SA IdP Dashboard Data is not Updating

Minor Resolved View vendor source →

SecureAuth experienced a minor incident on May 12, 2023, lasting 8h 43m. The incident has been resolved; the full update timeline is below.

Started
May 12, 2023, 05:32 PM UTC
Resolved
May 13, 2023, 02:15 AM UTC
Duration
8h 43m
Detected by Pingoru
May 12, 2023, 05:32 PM UTC

Update timeline

  1. investigating May 12, 2023, 05:32 PM UTC

    The Dashboard data for the SA IdP is not updating for login information. This is not impacting any SA IdP services or logins, only the reporting mechanism.

  2. identified May 12, 2023, 06:28 PM UTC

    The issue was an expired certificate within the backend services. The certificate has been updated and the job to update the dashboards will run later this afternoon to update the dashboards.
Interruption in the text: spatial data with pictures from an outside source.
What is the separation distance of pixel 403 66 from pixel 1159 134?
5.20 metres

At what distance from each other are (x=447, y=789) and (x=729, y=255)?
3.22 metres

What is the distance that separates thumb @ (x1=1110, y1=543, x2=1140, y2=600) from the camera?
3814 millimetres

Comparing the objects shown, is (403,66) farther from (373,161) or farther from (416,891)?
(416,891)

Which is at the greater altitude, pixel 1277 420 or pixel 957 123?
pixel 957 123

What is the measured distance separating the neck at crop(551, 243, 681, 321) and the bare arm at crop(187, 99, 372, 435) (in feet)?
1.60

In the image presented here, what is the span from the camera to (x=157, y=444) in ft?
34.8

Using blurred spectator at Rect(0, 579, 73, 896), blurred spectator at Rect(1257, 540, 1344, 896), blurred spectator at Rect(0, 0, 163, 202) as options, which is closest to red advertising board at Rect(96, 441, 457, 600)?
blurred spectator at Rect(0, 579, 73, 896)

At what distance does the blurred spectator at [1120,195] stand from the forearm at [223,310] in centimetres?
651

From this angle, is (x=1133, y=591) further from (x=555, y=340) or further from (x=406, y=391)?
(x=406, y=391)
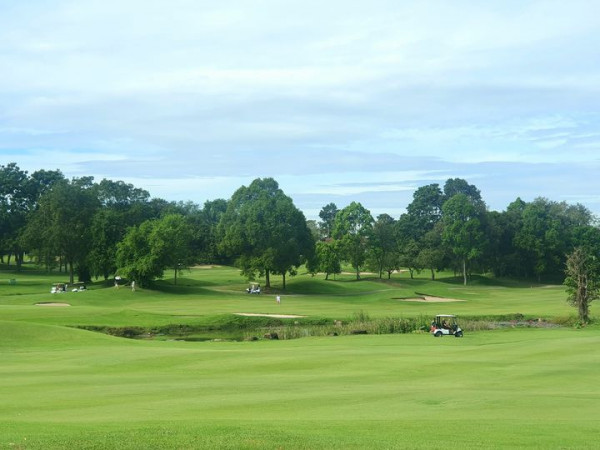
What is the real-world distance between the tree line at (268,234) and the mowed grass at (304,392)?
4877 centimetres

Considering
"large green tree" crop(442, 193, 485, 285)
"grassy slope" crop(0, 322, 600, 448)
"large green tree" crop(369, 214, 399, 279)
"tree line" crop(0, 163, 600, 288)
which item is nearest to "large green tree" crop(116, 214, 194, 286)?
"tree line" crop(0, 163, 600, 288)

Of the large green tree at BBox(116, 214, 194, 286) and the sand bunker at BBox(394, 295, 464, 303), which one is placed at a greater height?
the large green tree at BBox(116, 214, 194, 286)

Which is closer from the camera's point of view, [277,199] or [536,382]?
[536,382]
Dashboards should be updated at roughly 1900 PST.

  3. monitoring May 12, 2023, 06:28 PM UTC

    A fix has been implemented and we are monitoring the results.
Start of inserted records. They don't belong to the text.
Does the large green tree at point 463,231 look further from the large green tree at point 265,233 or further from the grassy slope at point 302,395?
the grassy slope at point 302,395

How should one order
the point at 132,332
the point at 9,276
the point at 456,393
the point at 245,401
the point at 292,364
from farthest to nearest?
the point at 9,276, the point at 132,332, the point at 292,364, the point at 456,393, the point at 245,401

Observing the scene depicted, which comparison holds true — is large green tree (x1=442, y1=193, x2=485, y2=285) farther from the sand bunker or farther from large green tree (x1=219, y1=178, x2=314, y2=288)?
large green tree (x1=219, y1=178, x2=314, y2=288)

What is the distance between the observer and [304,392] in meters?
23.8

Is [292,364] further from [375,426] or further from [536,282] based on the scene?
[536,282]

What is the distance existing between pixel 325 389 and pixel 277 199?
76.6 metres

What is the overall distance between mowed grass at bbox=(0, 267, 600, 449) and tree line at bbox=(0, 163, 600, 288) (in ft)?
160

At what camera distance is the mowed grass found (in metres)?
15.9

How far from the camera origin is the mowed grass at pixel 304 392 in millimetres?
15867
  4. resolved May 13, 2023, 02:15 AM UTC

    Dashboards are again populating with data - if you continue to have issues, please contact [email protected]

  5. postmortem May 16, 2023, 10:38 PM UTC

    We apologize for any inconvenience experienced during this incident, and we treat such disruptions seriously. Below is a summary of the issue, a root cause, and what we are doing to improve service going forward. ‌ Incident Description A TLS certificate that is used on an endpoint for SA IdP dashboard metric data collection expired on May 9. This meant HTTPS connections to this endpoint failed and caused SA IdP dashboard metric data to become outdated, degrading service for part of the administrative console. After some customers reported an issue with outdated metrics, the SecureAuth team investigated and fixed the issue by renewing the TLS certificate. The new certificate was in place by 6:10 PM on May 12. Data was refreshed around 1:30 AM on May 13, allowing the normal metric refresh period to run its course. Root Cause The DevOps team recently replaced several expiring certificates, and this one was missed due to a monitoring gap. Corrective Actions The DevOps team is following up by ensuring the TLS certificate monitoring gap is addressed and by reviewing additional monitoring requirements for the endpoint in question. Note: All times/dates are UTC.